## Set problem:
Copy the records below, substituting "dark tire" for each "black tire" and leaving everything else as it is.

---------------

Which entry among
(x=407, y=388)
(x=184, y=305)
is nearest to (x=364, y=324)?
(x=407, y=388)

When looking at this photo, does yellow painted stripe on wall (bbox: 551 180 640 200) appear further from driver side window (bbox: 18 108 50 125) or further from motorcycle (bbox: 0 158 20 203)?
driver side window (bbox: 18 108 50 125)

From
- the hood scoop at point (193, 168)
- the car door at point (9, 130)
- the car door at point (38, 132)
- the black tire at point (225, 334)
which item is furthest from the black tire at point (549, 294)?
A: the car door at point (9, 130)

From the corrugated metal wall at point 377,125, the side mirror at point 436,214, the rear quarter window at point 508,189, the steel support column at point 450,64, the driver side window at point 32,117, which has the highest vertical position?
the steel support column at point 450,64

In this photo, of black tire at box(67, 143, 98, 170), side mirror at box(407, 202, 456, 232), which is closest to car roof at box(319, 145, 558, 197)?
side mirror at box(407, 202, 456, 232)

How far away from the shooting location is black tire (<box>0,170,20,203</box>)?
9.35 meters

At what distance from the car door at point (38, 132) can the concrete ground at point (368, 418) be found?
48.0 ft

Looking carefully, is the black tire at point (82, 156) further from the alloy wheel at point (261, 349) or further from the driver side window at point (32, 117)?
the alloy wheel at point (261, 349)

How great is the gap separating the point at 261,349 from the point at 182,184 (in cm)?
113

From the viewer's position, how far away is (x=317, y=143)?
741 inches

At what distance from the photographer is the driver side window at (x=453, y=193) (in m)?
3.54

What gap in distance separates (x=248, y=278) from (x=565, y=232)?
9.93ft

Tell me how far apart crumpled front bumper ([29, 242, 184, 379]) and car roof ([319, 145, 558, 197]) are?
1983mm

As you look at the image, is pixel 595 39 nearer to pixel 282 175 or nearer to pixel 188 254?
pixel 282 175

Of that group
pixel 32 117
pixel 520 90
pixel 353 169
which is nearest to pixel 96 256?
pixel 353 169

---------------

## Written solution:
Which entry among
(x=407, y=388)
(x=184, y=305)
is nearest to (x=364, y=324)?
(x=407, y=388)

When looking at this photo, does yellow painted stripe on wall (bbox: 551 180 640 200) appear further from driver side window (bbox: 18 108 50 125) or further from motorcycle (bbox: 0 158 20 203)?
driver side window (bbox: 18 108 50 125)

From
- the hood scoop at point (193, 168)
- the car door at point (9, 130)
- the car door at point (38, 132)
- the dark tire at point (225, 334)
which item is furthest from the dark tire at point (549, 294)?
A: the car door at point (9, 130)

From the corrugated metal wall at point 377,125, the side mirror at point 436,214, the rear quarter window at point 508,189, the steel support column at point 450,64, the driver side window at point 32,117, which has the highest vertical position?
the steel support column at point 450,64

In this photo, of dark tire at box(67, 143, 98, 170), side mirror at box(407, 202, 456, 232), which is closest to car roof at box(319, 145, 558, 197)?
side mirror at box(407, 202, 456, 232)

How far away from the shooting location is dark tire (<box>0,170,20,203</box>)?
9.35 meters

At what distance from the car door at point (38, 132) can the concrete ground at point (368, 418) be found?
48.0 ft

Looking carefully, is the dark tire at point (82, 156) further from the alloy wheel at point (261, 349) or further from the driver side window at point (32, 117)?
the alloy wheel at point (261, 349)

How great is the gap separating the point at 261,349 from the point at 182,184 (in cm)?
113

From the viewer's position, how far away is (x=317, y=143)?
741 inches

At what distance from the photographer is the driver side window at (x=453, y=193) (in m)?
3.54

What gap in distance separates (x=248, y=278) from (x=565, y=232)?
9.93ft

Tell me how far apart crumpled front bumper ([29, 242, 184, 379]) and car roof ([319, 145, 558, 197]) are?
1983mm

As you look at the image, is pixel 595 39 nearer to pixel 282 175 or nearer to pixel 188 254?
pixel 282 175

Of that group
pixel 32 117
pixel 520 90
pixel 353 169
which is nearest to pixel 96 256?
pixel 353 169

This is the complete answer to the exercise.